– Bonjour, mademoiselle -dijo.

Sonreí. No era en absoluto la clase de hombre que mis padres querían para mí. Me alegré de que así fuera.

– ¿No me vas a besar, entonces?

Me había derribado y estaba encima de mí antes de darme cuenta. Muy pronto me había metido la lengua en la boca y me apretaba los pechos con las manos. Fue muy extraño. Había soñado con aquel momento desde que lo conocí, pero ahora que tenía su cuerpo encima, el bulto que se me clavaba en el vientre, la lengua húmeda en el oído, me sorprendía que todo fuera tan diferente de lo que había soñado.

A una parte de mí le gustaba, quería que el bulto empujara todavía con más fuerza y sin tantas capas de ropa. Quería tocarlo entero con las manos: apretarle el trasero y abarcar aquella espalda tan ancha. Mi boca encontró la suya como si estuviera mordiendo un higo.

Pero también fue una sorpresa encontrarme en la boca otra lengua, húmeda, que empujaba la mía, sentir tanto peso encima que me dejaba sin aliento, notar cómo las manos de Nicolas me tocaban partes que ningún varón había tocado nunca. Y tampoco esperaba pensar tanto cuando un hombre estuviera conmigo. Con Nicolas encontré palabras para acompañar a todo lo que sucedía. «¿Por qué hace esto? ¡Qué húmeda su lengua en mi oído!», «Su cinturón se me clava en el costado» y «¿Me gusta lo que hace ahora?».

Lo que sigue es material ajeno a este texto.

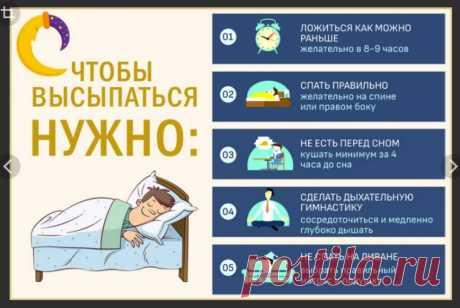 Как спать, чтобы выспаться
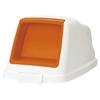 分別ペール CF70 フタ 585970 【70リットル】【樹脂:乳白色】【もえる オレンジ プッシュ】イメージ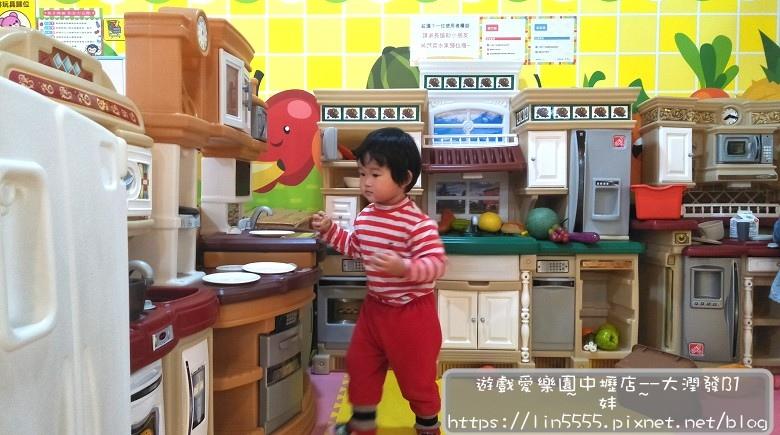 遊戲愛樂園中壢店--大潤發B117.jpg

También pensaba en mi padre: en estar debajo de la mesa de su habitación y en el valor que concedía a mi doncellez. ¿Podía de verdad tirarla por la borda en un momento, como había hecho, por ejemplo, Marie-Céleste? Quizá fue aquello, más que ninguna otra cosa, lo que me impidió disfrutar de verdad.

– ¿Está bien esto que hacemos? -susurré cuando Nicolas había empezado a morderme los pechos a través de la tela del vestido.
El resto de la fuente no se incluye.